The solution that I get in Mathematica is like below

-((2*Subscript[\[Epsilon], r\[Theta]]*
      Derivative[0, 1][f][r, \[Theta]])/r^2) - 
   (1.*Subscript[\[Epsilon], rr]*Derivative[0, 2][f][r, \[Theta]])/
  r^2 - 
   (1.*Subscript[\[Epsilon], rr]*Derivative[1, 0][f][r, \[Theta]])/r + 
   (2*Subscript[\[Epsilon], r\[Theta]]*
    Derivative[0, 1][f][r, \[Theta]]*
    Derivative[1, 0][f][r, \[Theta]])/r - 
   1.*Subscript[\[Epsilon], \[Theta]\[Theta]]*
  Derivative[2, 0][f][r, \[Theta]]

Answer 1

Here is an approach that gives an expression similar to the one you want. The main differences between this approach and the one in the original post are

1. Variables $\epsilon_{r\theta}$, etc, must be explicit functions of $r,\theta$.
2. Variables $\epsilon_{11}$, etc, are not "functions", so no & at the end.
3. The mixed partial derivatives, $\partial^2/\partial r\partial\theta$ are second derivatives, not the product of first derivatives.
4. Subscripts are not used, so the code is easier to read.
5. Exact values, like 1/2, are used instead of approximate ones, like 0.5.

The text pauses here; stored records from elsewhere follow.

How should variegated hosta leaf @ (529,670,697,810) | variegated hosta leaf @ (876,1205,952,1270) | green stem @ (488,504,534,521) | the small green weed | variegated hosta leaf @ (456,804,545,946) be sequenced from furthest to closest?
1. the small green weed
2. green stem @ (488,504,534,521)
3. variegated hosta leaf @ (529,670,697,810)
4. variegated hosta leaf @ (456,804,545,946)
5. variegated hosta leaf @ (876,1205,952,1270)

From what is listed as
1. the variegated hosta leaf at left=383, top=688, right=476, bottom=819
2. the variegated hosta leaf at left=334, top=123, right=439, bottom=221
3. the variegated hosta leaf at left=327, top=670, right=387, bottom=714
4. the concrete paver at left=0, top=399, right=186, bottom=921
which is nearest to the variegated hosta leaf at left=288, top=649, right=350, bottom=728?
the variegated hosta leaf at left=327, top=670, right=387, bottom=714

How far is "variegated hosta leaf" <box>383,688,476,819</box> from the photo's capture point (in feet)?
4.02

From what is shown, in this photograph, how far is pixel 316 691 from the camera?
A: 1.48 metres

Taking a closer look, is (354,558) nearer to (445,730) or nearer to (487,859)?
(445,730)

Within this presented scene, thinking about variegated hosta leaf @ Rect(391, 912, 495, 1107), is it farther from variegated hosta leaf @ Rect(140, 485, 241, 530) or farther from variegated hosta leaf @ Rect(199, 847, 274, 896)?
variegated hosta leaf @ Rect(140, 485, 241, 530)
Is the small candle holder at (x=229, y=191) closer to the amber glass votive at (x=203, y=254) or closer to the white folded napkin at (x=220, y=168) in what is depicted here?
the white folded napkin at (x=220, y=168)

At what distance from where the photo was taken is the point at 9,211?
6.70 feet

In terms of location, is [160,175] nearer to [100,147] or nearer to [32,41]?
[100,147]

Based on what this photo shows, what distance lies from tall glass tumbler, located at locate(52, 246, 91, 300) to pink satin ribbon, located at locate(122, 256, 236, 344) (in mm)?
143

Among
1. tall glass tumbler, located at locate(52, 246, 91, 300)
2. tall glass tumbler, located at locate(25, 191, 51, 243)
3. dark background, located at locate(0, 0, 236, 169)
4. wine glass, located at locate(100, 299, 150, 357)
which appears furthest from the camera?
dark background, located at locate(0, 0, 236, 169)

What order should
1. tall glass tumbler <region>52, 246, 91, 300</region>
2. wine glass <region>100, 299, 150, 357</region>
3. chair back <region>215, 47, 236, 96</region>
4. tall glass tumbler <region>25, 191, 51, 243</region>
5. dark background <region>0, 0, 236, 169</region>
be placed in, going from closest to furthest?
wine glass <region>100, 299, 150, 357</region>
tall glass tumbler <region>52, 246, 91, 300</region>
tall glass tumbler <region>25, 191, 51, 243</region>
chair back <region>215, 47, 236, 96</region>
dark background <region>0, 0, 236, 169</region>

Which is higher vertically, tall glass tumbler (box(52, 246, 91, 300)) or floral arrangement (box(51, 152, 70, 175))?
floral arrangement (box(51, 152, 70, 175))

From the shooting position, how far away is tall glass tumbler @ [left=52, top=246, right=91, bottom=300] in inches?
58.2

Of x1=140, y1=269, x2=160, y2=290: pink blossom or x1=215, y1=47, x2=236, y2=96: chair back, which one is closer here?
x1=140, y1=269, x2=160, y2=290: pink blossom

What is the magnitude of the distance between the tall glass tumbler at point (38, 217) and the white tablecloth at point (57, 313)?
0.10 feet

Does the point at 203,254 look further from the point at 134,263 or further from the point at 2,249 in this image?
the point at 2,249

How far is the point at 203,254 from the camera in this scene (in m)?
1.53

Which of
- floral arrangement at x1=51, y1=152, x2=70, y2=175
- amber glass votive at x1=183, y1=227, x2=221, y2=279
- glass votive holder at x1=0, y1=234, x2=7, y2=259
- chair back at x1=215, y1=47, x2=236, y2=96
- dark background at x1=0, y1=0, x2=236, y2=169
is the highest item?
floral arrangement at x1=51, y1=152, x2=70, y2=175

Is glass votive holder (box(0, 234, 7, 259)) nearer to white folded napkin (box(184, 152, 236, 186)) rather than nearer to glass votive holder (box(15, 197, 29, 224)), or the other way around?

First, here are some preliminary definitions. The rules allow us to work with $f, g, h$ instead of the subscripted variables. The next definition tells Mathematica how to display the partial derivatives when we use TraditionalForm. These definitions will be used later.

ClearAll["Global`*"]
Remove[ϵ]
rules = {
   f -> Subscript[ϵ, rr],
   g -> Subscript[ϵ, θθ],
   h -> Subscript[ϵ, rθ]};
Derivative /: 
 MakeBoxes[Derivative[α__][f1_][vars__?AtomQ], 
  TraditionalForm] := 
 Module[{bb, dd, sp}, 
  MakeBoxes[dd, _] ^= 
   If[Length[{α}] == 1, "[DifferentialD]", "∂"];
  MakeBoxes[sp, _] ^= "[ThinSpace]";
  bb /: MakeBoxes[bb[x__], _] := RowBox[Map[ToBoxes[#] &, {x}]];
  TemplateBox[{ToBoxes[bb[dd^Plus[α], f1]], 
    ToBoxes[Apply[bb, 
      Riffle[Map[
        bb[dd, #] &, (Pick[{vars}, #]^Pick[{α}, #] &[
          Thread[{α} > 0]])], sp]]], 
    ToBoxes[Derivative[α][f1][vars]]}, "ShortFraction", 
   DisplayFunction :> (FractionBox[#1, #2] &), 
   InterpretationFunction :> (#3 &), Tooltip -> Automatic]]

Now, here is the main calculation. The variables $f, g,h$ are explicit functions of $r,\theta$.

ϵ11 = f[r, θ]*Cos[θ]^2 + g[r, θ]*Sin[θ]^2 - h[r, θ]*Sin[2*θ];
ϵ22 = f[r, θ]Sin[θ]^2 + g[r, θ]Cos[θ]^2 + h[r, θ]Sin[2θ];
ϵ12 = 1/2f[r, θ]Sin[2*θ] - 1/2g[r, θ]Sin[2*θ] + h[r, θ]Cos[2θ];
op1 = Sin[θ]^2D[#1, {r, 2}] +
    Cos[θ]^2 (1/r)D[#1, r] + 
    Cos[θ]^2(1/r^2)D[#1, {θ, 2}] -
    Sin[2*θ](1/r^2)D[#1, θ] + 
    Sin[2*θ](1/r)D[#1, r, θ] &;
op2 = Cos[θ]^2D[#1, {r, 2}] +
    Sin[θ]^2(1/r)D[#1, r] + 
    Sin[θ]^2(1/r^2)D[#1, {θ, 2}] + 
    Sin[2θ](1/r^2)D[#1, θ] - 
    Sin[2*θ](1/r)D[#1, r, θ] &;
op3 = 2(Sin[θ]Cos[θ]D[#1, {r, 2}] -
      Sin[θ]Cos[θ](1/r)D[#1, r] -
      Sin[θ]Cos[θ](1/r^2)D[#1, {θ, 2}] -
      Cos[2θ](1/r^2)D[#1, θ] + 
      Cos[2*θ](1/r)D[#1, r, θ]) &;
lhs = op1[ϵ11] + op2[ϵ22];
rhs = op3[ϵ12];
FullSimplify[rhs - lhs] /. rules // Expand // TraditionalForm

This expression is, of course, the left hand side of the desired equation minus the right hand side. The expression has the same 6 derivatives as the desired equation. The signs and the exponents of $r$ are all the same. The only difference that I see is the first two terms of this expression have the factor of 2 in the numerator instead of in the denominator. Perhaps there is a typo somewhere?